At its 2021 Power Day, Volkswagen laid out its battery roadmap, built around what it calls a “unified” cell platform. Each of the company’s batteries will use the same physical battery shell, helping to cut costs, but the cathode chemistry will vary, it said.
The approach will create a tiered battery offering, letting customers prioritize either cost or range. Volkswagen said it plans to use LFP for the battery packs in its entry-level models, manganese-rich cells for high-volume variants, and pricier NMC cells for performance vehicles and others that require “specific solutions.”
The company would not comment on what type, or types, of cells would be produced in St. Thomas.
The automaker’s budding partnership with battery materials company Umicore, however, points to manganese-rich cells.
Umicore announced plans to build a precursor and cathode active materials (CAM) plant in Loyalist Township, just outside Kingston, Ont., in July 2022.
Since then, it has signed a pair of agreements with Volkswagen’s battery unit. One of them is a joint venture deal to produce CAM alongside PowerCo in Europe. The other, which currently remains non-binding, extends this partnership to North America, establishing PowerCo as an “important customer” for Umicore’s Eastern Ontario plant, the company said in December.

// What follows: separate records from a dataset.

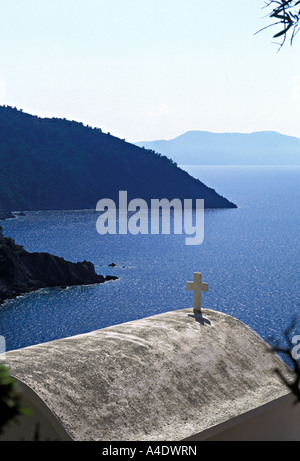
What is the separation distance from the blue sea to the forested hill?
717 centimetres

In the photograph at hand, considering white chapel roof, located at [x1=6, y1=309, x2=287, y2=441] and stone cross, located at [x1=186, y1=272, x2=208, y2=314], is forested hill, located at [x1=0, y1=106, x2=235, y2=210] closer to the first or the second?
stone cross, located at [x1=186, y1=272, x2=208, y2=314]

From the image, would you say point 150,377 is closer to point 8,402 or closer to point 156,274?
point 8,402

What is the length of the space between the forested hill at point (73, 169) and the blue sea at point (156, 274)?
7168 mm

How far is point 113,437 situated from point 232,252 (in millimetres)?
84682

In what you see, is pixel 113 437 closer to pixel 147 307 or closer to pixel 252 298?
pixel 147 307

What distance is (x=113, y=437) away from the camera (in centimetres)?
915

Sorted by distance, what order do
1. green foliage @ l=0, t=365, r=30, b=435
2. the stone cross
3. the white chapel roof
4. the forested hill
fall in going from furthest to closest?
the forested hill
the stone cross
the white chapel roof
green foliage @ l=0, t=365, r=30, b=435

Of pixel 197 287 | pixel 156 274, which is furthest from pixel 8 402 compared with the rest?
pixel 156 274

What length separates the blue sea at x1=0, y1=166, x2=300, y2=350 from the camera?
55.0 metres
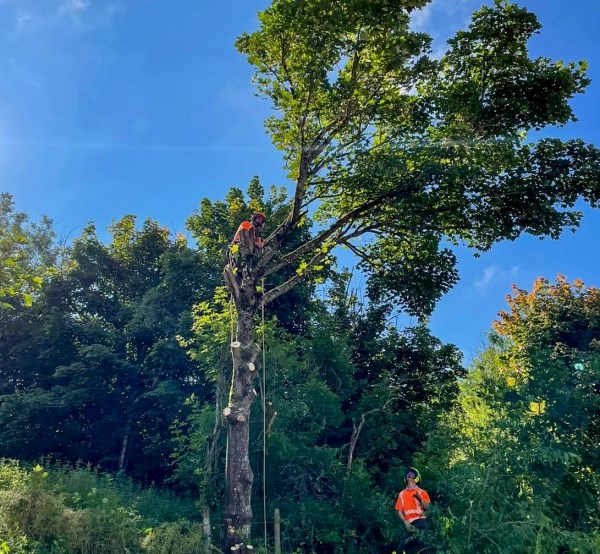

At the same time, Umicore has been finalizing plans to push manganese-rich battery materials into production by 2026.
A company spokeswoman said the “high lithium, manganese” product Umicore calls HLM, is 25 per cent more energy dense than LFP — translating into superior vehicle range. The company also sees a 10-per-cent cost advantage for HLM over “non-Chinese production” of LFP, she added.
In February, Umicore said it expects to produce HLM at its new Canadian plant, though this would not necessarily preclude it from also producing NCM cathode material, as the company claims both can be produced at the same plant.
PowerCo plans to begin producing its “unified” cells in St. Thomas in 2027.
AFS forecasts the plant will supply no fewer than five battery-electric nameplates across three Volkswagen Group brands by 2030, and likely several more.
These include a Scout-branded pickup and an SUV to be built at a newly announced assembly plant in South Carolina, and at least two models in Volkswagen’s ID lineup, to be built in Chattanooga, Tenn., Fiorani said. A new North American Audi plant that will produce a battery-electric version of the Audi Q5, as well as another upcoming model, is also likely, he added.
AFS forecasts that across the three brands, Volkswagen will be producing 320,000 battery-electric vehicles per year in North America by 2030.